Data to use:
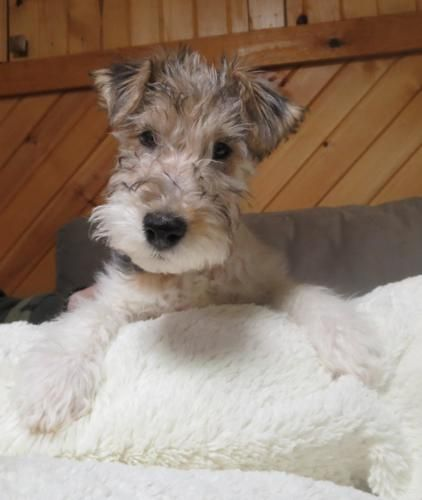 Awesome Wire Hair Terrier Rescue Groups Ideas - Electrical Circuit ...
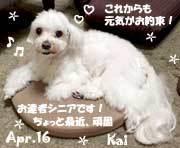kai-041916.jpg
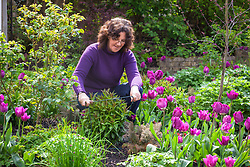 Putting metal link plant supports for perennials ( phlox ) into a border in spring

--

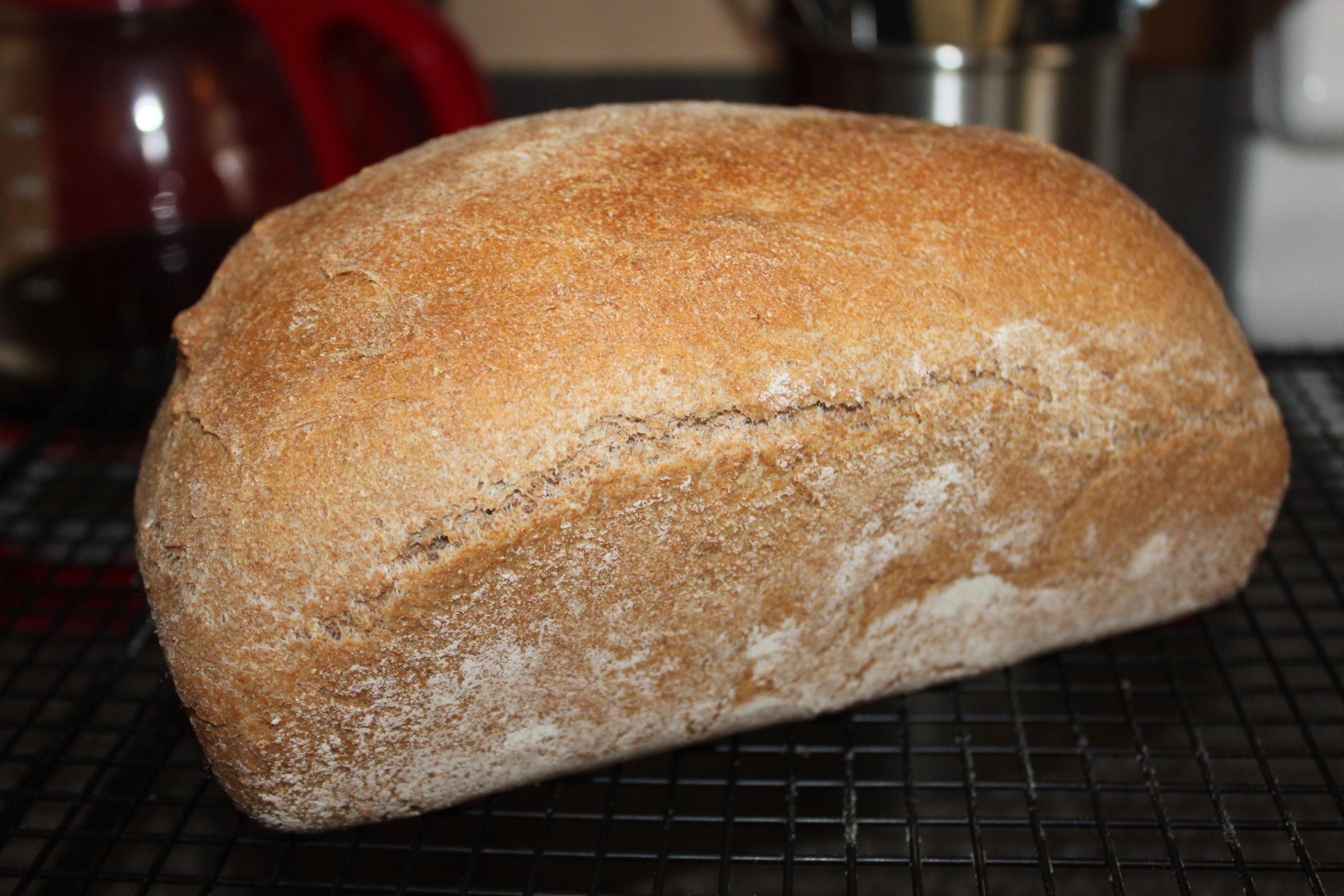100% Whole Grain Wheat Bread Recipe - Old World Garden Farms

---

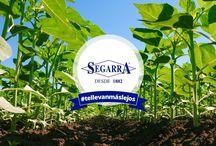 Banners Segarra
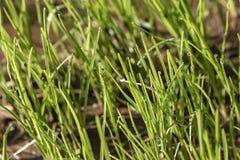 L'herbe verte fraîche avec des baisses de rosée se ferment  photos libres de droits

Exercise description: All that should appear in the answer is the lines above from the line with "Awesome Wire Hair" through the line with "Putting metal link", retyped exactly, pictures left out.

Your response:
 Awesome Wire Hair Terrier Rescue Groups Ideas - Electrical Circuit ...
kai-041916.jpg
 Putting metal link plant supports for perennials ( phlox ) into a border in spring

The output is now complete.